TEXT BLOCK:

◇ ◇ ◇

Not to be the bearer of bad news, but your kitchen is a land mind of disaster. Two thirds of home fires start in the kitchen, 480 people die a year in kitchen fires, and 350,000 people are injured by kitchen knives each year. The most common injuries are burns, fires and lacerations. With these resourceful tips, you will have a safe and hopefully, delicious holiday in and out of the kitchen.
Fires
- Always stay in the kitchen while cooking.
- Keep a fire extinguisher close by (with a minimum of 5-B.C).
- Make sure your smoke alarm is in working order.
- Keep anything that could be a potential fire hazard away from stove tops (i.e. oven mitts, paper towels, dish rags, etc).
- Use a lid, baking soda, or salt to smother grease fires. Never throw water on it.
- If the fire gets out of hand, leave the kitchen immediately and dial 911. Your life is more valuable than your kitchen.
- Prevent a fire by tying loose hair back and by not wearing dangling clothes or jewelry.

◇ ◇ ◇

Data records:

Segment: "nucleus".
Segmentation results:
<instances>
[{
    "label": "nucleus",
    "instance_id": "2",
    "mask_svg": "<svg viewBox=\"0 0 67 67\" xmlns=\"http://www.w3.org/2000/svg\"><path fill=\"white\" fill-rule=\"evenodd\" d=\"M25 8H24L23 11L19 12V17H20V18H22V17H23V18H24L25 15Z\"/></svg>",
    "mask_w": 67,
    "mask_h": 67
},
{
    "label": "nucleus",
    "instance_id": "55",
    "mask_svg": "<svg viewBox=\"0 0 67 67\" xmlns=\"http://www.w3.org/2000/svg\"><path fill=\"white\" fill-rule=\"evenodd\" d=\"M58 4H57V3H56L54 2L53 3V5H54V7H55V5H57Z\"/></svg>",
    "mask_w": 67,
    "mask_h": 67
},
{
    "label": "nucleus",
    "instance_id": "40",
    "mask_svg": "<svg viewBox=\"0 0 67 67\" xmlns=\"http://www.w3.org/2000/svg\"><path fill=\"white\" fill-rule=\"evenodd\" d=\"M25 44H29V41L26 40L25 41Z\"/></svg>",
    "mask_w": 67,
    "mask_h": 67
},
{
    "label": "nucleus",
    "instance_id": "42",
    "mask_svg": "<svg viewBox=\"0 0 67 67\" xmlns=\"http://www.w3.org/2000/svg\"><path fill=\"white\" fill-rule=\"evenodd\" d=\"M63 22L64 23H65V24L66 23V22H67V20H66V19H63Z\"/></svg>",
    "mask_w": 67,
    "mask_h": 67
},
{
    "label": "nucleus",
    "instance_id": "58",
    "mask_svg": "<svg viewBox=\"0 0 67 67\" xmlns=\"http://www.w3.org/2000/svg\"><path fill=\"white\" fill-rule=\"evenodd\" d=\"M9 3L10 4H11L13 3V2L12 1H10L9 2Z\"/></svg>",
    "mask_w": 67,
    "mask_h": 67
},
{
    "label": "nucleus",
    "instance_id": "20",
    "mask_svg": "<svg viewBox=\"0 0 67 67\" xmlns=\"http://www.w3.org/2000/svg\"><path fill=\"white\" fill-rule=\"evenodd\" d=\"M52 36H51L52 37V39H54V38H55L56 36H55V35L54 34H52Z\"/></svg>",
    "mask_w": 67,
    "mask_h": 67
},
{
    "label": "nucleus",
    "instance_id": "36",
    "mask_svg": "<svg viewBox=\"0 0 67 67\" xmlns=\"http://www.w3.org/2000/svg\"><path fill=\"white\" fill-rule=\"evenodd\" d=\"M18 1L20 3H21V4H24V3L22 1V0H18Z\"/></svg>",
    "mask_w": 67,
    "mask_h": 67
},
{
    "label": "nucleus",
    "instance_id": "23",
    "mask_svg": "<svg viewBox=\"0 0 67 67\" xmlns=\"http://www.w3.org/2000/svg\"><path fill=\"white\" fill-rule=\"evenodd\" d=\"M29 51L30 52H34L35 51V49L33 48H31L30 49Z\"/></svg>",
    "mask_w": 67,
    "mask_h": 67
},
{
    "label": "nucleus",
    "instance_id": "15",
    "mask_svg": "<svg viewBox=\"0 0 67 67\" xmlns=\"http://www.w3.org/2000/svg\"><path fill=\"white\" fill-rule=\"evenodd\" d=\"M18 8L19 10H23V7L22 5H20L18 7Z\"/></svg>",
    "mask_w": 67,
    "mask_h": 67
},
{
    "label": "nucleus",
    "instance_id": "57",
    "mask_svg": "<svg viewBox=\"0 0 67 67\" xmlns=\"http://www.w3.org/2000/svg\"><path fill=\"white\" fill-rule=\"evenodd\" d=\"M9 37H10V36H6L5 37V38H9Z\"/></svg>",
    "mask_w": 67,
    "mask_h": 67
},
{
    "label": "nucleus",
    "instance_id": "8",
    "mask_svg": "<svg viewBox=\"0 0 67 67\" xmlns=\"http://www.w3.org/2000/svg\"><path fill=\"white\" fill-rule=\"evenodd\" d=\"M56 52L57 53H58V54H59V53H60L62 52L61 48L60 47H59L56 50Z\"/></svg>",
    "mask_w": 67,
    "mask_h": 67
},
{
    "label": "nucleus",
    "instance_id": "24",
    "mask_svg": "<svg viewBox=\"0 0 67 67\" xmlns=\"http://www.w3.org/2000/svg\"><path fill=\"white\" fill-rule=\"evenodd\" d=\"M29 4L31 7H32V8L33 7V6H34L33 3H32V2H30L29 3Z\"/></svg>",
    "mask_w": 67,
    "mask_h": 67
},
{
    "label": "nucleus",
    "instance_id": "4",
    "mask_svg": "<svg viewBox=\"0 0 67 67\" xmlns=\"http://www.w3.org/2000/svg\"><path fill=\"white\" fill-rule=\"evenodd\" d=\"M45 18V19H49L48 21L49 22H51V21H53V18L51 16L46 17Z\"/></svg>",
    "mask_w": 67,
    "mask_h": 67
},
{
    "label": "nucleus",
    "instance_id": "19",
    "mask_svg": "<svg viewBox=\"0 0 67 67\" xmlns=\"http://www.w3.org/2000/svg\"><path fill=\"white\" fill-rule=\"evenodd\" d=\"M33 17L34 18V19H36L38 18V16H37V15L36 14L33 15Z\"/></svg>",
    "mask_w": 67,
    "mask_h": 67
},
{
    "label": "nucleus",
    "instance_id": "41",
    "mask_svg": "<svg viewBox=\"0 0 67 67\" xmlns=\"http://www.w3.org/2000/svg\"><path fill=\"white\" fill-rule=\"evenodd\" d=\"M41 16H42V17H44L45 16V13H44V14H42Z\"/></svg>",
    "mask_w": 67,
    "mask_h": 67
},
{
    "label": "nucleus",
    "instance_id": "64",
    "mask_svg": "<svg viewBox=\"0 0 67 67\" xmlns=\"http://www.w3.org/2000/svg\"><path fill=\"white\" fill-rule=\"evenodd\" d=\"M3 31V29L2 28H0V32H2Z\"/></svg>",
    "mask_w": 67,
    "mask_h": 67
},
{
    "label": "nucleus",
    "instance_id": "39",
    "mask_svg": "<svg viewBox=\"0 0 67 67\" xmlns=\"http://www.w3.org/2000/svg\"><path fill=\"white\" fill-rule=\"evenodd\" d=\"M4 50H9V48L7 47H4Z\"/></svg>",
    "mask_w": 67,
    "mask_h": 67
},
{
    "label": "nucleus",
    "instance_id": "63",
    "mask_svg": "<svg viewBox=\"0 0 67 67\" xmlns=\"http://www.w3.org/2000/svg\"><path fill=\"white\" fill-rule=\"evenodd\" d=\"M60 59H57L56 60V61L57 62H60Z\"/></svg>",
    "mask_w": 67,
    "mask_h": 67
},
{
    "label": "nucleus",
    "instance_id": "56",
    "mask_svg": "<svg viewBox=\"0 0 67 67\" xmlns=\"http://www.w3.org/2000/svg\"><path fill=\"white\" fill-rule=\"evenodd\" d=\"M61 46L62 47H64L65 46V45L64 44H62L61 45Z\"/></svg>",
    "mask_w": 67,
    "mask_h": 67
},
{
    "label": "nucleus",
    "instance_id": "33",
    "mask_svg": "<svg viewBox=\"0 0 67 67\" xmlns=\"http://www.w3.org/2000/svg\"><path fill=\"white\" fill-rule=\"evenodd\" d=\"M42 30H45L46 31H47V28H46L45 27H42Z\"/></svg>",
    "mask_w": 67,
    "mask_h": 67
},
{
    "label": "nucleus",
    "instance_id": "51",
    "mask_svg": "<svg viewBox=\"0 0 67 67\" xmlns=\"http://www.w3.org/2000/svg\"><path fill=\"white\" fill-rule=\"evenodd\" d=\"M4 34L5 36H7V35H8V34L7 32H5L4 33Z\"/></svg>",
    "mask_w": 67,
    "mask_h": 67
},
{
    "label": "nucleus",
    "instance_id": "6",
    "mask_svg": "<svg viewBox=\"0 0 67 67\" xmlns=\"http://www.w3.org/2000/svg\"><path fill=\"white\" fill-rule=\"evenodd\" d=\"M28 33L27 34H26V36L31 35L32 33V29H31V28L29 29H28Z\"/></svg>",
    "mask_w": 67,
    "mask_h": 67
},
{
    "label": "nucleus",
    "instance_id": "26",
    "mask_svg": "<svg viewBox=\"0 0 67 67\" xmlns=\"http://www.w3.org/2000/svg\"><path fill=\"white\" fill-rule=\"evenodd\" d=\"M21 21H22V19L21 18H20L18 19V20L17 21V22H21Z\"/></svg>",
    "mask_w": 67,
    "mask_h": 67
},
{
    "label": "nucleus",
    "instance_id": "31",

◇ ◇ ◇

List everything the kitchen safety text names for smothering a grease fire. This material has no connection to the kitchen safety text.

RESPONSE:
A lid, baking soda, and salt.